### WORK INSTRUCTIONS:
The records below must be transcribed exactly.

### INFORMATION SHOWN:

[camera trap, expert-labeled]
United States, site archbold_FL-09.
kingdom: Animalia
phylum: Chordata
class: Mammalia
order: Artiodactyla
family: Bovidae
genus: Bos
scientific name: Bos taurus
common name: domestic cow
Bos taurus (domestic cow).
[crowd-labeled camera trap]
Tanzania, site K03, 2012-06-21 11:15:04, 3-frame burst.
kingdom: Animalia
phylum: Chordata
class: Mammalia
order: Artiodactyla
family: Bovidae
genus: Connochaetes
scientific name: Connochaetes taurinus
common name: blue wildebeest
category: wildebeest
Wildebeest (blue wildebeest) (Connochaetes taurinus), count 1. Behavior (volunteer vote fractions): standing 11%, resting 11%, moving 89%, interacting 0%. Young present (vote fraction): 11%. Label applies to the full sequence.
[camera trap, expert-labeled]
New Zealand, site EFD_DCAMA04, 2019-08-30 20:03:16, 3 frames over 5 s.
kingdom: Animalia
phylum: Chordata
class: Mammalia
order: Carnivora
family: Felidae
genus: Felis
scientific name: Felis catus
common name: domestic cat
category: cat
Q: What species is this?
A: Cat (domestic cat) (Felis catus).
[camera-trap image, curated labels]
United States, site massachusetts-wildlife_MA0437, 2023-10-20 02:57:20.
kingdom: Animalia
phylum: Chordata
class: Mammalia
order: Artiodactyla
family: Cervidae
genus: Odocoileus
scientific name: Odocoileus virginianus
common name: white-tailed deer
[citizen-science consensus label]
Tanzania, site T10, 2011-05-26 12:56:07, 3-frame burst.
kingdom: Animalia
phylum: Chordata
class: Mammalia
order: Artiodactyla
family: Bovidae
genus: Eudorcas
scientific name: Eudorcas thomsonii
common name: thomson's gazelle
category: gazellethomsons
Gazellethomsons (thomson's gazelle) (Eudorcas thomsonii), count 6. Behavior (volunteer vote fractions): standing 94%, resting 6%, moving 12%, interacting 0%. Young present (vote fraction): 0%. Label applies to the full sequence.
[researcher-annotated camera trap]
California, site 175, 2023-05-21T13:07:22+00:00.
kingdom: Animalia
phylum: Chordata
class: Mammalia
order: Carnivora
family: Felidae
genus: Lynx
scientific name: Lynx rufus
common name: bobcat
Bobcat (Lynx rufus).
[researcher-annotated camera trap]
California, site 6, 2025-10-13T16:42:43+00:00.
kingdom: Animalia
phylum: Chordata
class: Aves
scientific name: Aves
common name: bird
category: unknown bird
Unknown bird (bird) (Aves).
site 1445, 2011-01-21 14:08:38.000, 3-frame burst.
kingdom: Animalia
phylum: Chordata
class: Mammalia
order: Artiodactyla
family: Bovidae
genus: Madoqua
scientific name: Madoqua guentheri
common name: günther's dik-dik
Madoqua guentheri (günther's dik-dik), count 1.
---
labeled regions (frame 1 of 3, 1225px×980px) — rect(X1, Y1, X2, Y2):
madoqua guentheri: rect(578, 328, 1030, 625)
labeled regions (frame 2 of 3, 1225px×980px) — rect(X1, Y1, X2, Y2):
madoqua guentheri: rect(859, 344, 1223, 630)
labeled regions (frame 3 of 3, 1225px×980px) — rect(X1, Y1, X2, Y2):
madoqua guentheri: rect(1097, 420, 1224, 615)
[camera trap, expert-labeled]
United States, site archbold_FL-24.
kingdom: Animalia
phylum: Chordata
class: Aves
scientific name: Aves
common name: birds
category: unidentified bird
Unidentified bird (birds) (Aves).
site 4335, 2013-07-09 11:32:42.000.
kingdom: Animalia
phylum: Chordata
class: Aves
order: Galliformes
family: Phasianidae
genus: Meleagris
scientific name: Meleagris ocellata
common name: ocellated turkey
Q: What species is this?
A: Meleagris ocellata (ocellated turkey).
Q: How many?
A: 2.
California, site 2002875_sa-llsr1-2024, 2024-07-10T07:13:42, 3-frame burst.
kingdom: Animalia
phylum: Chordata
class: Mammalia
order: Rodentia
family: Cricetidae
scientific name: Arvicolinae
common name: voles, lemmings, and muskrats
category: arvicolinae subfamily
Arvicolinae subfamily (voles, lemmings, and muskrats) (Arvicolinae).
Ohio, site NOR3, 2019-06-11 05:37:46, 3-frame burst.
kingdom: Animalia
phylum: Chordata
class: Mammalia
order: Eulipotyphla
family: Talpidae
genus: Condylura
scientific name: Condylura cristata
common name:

### EXPECTED ANSWER:
[camera trap, expert-labeled]
United States, site archbold_FL-09.
kingdom: Animalia
phylum: Chordata
class: Mammalia
order: Artiodactyla
family: Bovidae
genus: Bos
scientific name: Bos taurus
common name: domestic cow
Bos taurus (domestic cow).
[crowd-labeled camera trap]
Tanzania, site K03, 2012-06-21 11:15:04, 3-frame burst.
kingdom: Animalia
phylum: Chordata
class: Mammalia
order: Artiodactyla
family: Bovidae
genus: Connochaetes
scientific name: Connochaetes taurinus
common name: blue wildebeest
category: wildebeest
Wildebeest (blue wildebeest) (Connochaetes taurinus), count 1. Behavior (volunteer vote fractions): standing 11%, resting 11%, moving 89%, interacting 0%. Young present (vote fraction): 11%. Label applies to the full sequence.
[camera trap, expert-labeled]
New Zealand, site EFD_DCAMA04, 2019-08-30 20:03:16, 3 frames over 5 s.
kingdom: Animalia
phylum: Chordata
class: Mammalia
order: Carnivora
family: Felidae
genus: Felis
scientific name: Felis catus
common name: domestic cat
category: cat
Q: What species is this?
A: Cat (domestic cat) (Felis catus).
[camera-trap image, curated labels]
United States, site massachusetts-wildlife_MA0437, 2023-10-20 02:57:20.
kingdom: Animalia
phylum: Chordata
class: Mammalia
order: Artiodactyla
family: Cervidae
genus: Odocoileus
scientific name: Odocoileus virginianus
common name: white-tailed deer
[citizen-science consensus label]
Tanzania, site T10, 2011-05-26 12:56:07, 3-frame burst.
kingdom: Animalia
phylum: Chordata
class: Mammalia
order: Artiodactyla
family: Bovidae
genus: Eudorcas
scientific name: Eudorcas thomsonii
common name: thomson's gazelle
category: gazellethomsons
Gazellethomsons (thomson's gazelle) (Eudorcas thomsonii), count 6. Behavior (volunteer vote fractions): standing 94%, resting 6%, moving 12%, interacting 0%. Young present (vote fraction): 0%. Label applies to the full sequence.
[researcher-annotated camera trap]
California, site 175, 2023-05-21T13:07:22+00:00.
kingdom: Animalia
phylum: Chordata
class: Mammalia
order: Carnivora
family: Felidae
genus: Lynx
scientific name: Lynx rufus
common name: bobcat
Bobcat (Lynx rufus).
[researcher-annotated camera trap]
California, site 6, 2025-10-13T16:42:43+00:00.
kingdom: Animalia
phylum: Chordata
class: Aves
scientific name: Aves
common name: bird
category: unknown bird
Unknown bird (bird) (Aves).
site 1445, 2011-01-21 14:08:38.000, 3-frame burst.
kingdom: Animalia
phylum: Chordata
class: Mammalia
order: Artiodactyla
family: Bovidae
genus: Madoqua
scientific name: Madoqua guentheri
common name: günther's dik-dik
Madoqua guentheri (günther's dik-dik), count 1.
---
labeled regions (frame 1 of 3, 1225px×980px) — rect(X1, Y1, X2, Y2):
madoqua guentheri: rect(578, 328, 1030, 625)
labeled regions (frame 2 of 3, 1225px×980px) — rect(X1, Y1, X2, Y2):
madoqua guentheri: rect(859, 344, 1223, 630)
labeled regions (frame 3 of 3, 1225px×980px) — rect(X1, Y1, X2, Y2):
madoqua guentheri: rect(1097, 420, 1224, 615)
[camera trap, expert-labeled]
United States, site archbold_FL-24.
kingdom: Animalia
phylum: Chordata
class: Aves
scientific name: Aves
common name: birds
category: unidentified bird
Unidentified bird (birds) (Aves).
site 4335, 2013-07-09 11:32:42.000.
kingdom: Animalia
phylum: Chordata
class: Aves
order: Galliformes
family: Phasianidae
genus: Meleagris
scientific name: Meleagris ocellata
common name: ocellated turkey
Q: What species is this?
A: Meleagris ocellata (ocellated turkey).
Q: How many?
A: 2.
California, site 2002875_sa-llsr1-2024, 2024-07-10T07:13:42, 3-frame burst.
kingdom: Animalia
phylum: Chordata
class: Mammalia
order: Rodentia
family: Cricetidae
scientific name: Arvicolinae
common name: voles, lemmings, and muskrats
category: arvicolinae subfamily
Arvicolinae subfamily (voles, lemmings, and muskrats) (Arvicolinae).
Ohio, site NOR3, 2019-06-11 05:37:46, 3-frame burst.
kingdom: Animalia
phylum: Chordata
class: Mammalia
order: Eulipotyphla
family: Talpidae
genus: Condylura
scientific name: Condylura cristata
common name:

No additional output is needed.